SGER: Efficient Support for Mining Queries in Data Stream Management Systems
University Of California-Los Angeles, Los Angeles CA
Investigators
Abstract
Efficient support for continuous queries on massive data streams is critical in many application areas, including publish/subscribe, traffic monitoring, sensor networks, and algorithmic trading. Thus, designing data stream management systems (DSMS) to support such queries efficiently and reliably represents a vibrant area of current research. Unfortunately, DSMS cannot yet support efficiently the very complex mining queries required to extract new patterns and knowledge from data streams-- although they are needed in important applications, such as intrusion detection and other security tasks. DSMS designed to support mining tasks are called Inductive DSMS (since they induce new knowledge from data).
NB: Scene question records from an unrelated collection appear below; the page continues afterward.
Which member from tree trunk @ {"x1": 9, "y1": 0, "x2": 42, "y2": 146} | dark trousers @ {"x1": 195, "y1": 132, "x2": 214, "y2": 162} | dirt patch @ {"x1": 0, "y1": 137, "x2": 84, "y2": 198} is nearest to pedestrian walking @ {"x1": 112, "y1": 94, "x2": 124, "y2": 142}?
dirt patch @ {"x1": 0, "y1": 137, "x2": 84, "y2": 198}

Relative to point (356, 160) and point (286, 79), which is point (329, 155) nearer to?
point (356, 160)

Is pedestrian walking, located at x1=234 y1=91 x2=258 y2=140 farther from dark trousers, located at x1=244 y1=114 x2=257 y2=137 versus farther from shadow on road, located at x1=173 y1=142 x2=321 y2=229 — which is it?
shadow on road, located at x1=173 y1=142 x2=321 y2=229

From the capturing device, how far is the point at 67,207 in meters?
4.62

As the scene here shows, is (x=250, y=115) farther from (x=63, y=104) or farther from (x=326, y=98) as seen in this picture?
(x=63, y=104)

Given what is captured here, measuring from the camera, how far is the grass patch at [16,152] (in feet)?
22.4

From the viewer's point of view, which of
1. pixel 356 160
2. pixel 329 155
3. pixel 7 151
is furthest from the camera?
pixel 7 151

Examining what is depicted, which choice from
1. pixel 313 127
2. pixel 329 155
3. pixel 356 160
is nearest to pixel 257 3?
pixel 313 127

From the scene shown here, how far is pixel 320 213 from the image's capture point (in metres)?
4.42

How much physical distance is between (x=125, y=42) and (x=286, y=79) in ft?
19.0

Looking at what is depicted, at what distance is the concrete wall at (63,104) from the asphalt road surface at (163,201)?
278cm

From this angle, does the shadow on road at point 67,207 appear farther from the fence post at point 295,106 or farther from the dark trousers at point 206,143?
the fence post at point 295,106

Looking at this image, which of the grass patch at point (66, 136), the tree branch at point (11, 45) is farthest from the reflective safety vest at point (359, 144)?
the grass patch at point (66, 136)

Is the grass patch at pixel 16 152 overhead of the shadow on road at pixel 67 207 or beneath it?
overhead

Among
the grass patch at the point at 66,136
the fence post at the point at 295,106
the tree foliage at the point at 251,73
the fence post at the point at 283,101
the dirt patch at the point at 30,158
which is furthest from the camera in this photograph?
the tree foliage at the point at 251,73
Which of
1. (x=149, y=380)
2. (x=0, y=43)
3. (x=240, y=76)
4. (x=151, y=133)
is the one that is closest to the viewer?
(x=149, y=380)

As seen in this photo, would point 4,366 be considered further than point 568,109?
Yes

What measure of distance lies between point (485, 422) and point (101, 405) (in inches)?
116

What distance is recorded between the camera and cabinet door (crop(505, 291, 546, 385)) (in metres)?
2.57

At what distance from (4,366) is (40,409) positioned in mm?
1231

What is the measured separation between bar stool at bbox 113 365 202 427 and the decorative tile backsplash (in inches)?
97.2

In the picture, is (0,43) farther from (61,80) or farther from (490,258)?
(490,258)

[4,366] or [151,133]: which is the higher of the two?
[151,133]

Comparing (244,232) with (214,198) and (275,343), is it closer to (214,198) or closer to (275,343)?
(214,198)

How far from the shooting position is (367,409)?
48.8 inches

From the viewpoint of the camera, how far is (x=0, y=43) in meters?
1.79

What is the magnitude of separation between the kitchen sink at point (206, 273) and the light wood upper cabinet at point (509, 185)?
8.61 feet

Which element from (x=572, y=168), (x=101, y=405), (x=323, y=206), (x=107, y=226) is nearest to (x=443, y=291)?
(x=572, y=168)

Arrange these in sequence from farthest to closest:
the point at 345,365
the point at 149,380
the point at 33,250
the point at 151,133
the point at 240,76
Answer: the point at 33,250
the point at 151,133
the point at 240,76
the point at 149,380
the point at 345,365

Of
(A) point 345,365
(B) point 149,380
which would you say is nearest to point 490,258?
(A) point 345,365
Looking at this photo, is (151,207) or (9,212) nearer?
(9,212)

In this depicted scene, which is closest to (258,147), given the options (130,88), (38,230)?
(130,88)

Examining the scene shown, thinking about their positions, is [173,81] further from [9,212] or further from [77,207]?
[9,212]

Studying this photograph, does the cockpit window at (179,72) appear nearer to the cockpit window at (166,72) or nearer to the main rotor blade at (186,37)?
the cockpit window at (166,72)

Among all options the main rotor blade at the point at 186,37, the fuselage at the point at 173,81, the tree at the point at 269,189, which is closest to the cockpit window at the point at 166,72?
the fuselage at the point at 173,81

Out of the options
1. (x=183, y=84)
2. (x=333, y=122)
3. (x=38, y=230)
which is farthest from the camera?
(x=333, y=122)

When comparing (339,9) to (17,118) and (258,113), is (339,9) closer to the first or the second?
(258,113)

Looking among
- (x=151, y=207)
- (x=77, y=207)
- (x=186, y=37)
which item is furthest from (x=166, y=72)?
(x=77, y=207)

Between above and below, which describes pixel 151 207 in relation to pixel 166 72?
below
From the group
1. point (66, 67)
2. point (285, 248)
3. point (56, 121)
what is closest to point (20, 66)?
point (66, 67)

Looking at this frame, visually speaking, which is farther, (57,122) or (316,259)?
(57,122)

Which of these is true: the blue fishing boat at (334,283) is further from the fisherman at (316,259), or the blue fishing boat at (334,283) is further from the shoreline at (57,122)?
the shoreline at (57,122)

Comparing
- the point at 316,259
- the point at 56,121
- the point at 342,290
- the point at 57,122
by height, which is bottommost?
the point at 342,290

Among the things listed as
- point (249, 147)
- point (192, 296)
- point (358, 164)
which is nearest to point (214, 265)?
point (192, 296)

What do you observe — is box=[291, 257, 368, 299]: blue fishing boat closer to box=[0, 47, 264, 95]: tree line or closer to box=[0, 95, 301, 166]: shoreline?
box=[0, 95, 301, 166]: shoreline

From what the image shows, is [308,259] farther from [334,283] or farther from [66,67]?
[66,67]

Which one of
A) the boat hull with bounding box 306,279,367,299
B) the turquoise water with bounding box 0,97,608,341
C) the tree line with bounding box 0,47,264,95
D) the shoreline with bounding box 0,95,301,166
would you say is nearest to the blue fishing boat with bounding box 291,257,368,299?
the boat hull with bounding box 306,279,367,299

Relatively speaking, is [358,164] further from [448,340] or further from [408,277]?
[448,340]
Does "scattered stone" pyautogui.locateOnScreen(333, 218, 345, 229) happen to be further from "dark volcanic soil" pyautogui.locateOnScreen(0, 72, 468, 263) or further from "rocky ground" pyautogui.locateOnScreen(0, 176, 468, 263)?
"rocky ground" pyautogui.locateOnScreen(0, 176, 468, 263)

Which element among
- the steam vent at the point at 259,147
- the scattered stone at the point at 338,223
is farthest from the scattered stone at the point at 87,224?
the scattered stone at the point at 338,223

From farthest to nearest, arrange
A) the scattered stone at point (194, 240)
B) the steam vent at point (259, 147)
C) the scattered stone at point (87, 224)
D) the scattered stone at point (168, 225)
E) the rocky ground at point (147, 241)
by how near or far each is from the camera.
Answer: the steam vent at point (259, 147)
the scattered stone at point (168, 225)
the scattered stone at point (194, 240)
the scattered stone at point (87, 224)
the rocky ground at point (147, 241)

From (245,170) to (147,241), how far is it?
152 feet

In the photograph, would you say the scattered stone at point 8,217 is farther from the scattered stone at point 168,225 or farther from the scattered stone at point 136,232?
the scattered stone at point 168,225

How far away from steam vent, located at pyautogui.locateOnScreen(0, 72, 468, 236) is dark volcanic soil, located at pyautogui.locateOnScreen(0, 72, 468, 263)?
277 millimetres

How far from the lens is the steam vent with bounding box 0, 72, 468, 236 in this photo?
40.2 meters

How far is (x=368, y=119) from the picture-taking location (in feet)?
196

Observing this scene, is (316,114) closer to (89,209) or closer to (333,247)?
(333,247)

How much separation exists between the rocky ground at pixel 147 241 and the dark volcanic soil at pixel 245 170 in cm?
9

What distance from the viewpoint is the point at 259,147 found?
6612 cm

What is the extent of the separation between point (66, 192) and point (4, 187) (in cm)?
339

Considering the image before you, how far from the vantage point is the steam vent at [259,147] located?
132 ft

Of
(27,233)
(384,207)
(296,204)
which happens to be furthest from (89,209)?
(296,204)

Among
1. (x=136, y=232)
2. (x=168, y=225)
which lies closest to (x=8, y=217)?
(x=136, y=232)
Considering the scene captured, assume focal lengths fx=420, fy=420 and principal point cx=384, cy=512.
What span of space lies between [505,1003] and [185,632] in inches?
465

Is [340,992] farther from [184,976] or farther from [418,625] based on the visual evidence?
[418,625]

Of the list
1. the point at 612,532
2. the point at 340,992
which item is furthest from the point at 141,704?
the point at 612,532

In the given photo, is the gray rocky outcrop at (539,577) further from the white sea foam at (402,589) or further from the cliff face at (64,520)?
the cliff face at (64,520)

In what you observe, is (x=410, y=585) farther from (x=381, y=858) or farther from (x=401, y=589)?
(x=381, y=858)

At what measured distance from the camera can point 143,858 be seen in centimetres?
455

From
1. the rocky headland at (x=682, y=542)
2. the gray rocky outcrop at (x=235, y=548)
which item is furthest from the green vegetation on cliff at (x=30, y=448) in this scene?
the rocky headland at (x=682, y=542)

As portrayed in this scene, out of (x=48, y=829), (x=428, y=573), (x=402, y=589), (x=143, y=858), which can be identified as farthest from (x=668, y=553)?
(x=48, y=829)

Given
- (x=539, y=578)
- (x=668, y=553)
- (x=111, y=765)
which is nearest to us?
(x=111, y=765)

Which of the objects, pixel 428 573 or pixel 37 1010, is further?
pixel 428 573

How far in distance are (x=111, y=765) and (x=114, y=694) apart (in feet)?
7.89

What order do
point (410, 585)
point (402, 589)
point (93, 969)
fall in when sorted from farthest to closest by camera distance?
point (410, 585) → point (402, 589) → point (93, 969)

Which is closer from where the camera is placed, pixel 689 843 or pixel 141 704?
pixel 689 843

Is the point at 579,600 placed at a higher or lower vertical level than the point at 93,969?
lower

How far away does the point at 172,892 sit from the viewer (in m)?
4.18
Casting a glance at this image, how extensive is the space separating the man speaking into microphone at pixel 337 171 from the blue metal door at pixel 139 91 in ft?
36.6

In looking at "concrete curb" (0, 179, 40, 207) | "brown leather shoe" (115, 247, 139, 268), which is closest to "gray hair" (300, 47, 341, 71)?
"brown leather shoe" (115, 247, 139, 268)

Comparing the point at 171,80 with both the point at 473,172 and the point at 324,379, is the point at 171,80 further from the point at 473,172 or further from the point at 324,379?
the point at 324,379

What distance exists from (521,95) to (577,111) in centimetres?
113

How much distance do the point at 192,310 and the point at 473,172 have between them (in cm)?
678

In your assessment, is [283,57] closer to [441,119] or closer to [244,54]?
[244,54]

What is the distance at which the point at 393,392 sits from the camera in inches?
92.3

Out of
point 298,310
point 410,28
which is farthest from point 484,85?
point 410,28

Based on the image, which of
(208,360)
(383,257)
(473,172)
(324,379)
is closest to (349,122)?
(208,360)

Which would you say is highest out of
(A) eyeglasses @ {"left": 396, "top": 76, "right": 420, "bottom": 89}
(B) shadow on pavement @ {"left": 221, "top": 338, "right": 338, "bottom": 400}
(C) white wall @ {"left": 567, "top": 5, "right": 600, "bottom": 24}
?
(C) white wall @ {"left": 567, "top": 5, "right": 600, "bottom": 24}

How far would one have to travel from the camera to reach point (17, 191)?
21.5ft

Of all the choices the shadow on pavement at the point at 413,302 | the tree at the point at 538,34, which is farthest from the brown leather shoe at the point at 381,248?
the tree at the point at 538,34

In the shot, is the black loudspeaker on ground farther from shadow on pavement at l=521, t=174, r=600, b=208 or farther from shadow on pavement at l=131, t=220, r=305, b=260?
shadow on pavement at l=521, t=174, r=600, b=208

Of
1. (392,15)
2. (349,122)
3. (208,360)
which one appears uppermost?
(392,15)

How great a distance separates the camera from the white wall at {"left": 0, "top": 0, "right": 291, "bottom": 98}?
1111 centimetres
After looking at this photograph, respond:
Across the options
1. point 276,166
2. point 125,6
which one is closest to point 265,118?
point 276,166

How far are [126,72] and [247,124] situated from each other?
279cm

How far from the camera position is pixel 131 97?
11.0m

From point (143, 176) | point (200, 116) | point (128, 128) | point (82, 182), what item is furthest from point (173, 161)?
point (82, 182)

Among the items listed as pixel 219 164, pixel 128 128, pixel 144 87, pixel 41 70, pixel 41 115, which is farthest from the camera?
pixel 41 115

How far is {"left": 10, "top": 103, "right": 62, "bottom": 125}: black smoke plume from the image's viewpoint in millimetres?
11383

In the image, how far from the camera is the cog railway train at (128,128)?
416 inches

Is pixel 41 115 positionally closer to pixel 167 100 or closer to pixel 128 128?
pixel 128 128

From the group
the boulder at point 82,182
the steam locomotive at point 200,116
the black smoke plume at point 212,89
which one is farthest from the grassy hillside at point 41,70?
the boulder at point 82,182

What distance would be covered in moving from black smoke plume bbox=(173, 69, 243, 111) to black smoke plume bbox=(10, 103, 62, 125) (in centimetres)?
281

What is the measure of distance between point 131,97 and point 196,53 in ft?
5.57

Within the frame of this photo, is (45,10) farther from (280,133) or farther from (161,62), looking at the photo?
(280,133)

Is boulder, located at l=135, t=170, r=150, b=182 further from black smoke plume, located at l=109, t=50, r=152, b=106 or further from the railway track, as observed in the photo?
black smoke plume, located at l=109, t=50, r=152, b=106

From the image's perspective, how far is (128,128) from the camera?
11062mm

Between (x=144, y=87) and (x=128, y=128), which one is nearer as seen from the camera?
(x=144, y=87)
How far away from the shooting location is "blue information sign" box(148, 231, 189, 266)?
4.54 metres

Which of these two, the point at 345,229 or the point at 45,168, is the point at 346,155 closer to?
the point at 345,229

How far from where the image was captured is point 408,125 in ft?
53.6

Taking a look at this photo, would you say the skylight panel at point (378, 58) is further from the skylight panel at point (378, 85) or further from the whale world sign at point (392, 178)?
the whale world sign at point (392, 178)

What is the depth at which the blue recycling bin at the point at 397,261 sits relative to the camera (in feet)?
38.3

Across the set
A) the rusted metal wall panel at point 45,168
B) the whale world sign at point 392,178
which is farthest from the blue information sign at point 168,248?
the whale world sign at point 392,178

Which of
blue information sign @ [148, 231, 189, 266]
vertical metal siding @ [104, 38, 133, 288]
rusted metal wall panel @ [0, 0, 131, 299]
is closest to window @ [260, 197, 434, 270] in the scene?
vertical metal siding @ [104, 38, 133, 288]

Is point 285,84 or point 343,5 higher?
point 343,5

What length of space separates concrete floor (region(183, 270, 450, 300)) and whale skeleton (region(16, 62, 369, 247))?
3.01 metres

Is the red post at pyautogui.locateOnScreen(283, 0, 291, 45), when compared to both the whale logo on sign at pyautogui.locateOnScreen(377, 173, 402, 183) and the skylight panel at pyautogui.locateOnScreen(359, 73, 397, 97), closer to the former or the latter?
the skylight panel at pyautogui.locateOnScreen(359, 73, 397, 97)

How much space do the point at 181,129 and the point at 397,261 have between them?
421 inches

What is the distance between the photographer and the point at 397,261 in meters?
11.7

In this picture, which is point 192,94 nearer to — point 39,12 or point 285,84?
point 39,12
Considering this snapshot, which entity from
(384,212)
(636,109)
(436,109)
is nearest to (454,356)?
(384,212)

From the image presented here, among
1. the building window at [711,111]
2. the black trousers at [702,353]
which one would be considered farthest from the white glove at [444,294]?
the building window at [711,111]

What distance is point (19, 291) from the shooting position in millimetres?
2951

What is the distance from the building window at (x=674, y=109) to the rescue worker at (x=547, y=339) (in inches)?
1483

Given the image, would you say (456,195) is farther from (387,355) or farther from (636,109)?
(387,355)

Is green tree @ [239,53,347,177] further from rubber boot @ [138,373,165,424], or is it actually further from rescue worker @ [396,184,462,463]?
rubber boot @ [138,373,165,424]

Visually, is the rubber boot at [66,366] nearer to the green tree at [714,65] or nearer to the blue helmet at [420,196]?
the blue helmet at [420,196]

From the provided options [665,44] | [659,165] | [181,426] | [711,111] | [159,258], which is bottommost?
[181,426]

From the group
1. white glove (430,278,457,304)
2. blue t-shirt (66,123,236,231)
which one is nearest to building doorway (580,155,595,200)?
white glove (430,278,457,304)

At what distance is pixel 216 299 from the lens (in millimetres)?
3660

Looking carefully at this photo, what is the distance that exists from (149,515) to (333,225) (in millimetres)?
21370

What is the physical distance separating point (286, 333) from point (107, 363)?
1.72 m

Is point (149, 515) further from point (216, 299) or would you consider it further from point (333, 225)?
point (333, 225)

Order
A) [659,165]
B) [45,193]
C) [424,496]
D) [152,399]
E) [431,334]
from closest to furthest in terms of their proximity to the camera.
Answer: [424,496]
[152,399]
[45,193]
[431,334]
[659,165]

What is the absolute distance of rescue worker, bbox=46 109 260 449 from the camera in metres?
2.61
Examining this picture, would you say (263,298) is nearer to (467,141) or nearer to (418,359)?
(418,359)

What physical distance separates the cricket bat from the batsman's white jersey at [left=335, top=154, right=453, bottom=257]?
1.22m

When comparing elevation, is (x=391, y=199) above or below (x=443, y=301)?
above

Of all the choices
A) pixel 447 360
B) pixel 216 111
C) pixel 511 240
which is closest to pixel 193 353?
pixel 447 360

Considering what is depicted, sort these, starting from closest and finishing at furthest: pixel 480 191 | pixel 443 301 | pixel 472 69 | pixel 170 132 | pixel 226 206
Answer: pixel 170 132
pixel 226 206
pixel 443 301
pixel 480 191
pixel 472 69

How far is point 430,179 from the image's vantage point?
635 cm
This project's objective is to develop the enabling technology for Inductive DSMS by (i) designing faster data stream mining algorithms, and (ii) extending DSMS to support efficiently mining tasks expressed in the DSMS query language, and (iii) building an Inductive DSMS prototype and evaluating it on data mining testbeds. Data mining technology is having a major impact on diverse applications domains, including business, security, and science. However, mining the massive data streams that represent the lifeblood of the information age has proven very difficult: this is the first project addressing this challenge. A broad range of scientific, educational, and economic activities will benefit greatly once the vision of Inductive DSMS becomes reality. Project funds will support PhD students pursuing research on DSMS and data mining. The new technology will enrich several graduate courses. Dissemination is through publications, reports, and demos available from: http://wis.cs.ucla.edu/idsms.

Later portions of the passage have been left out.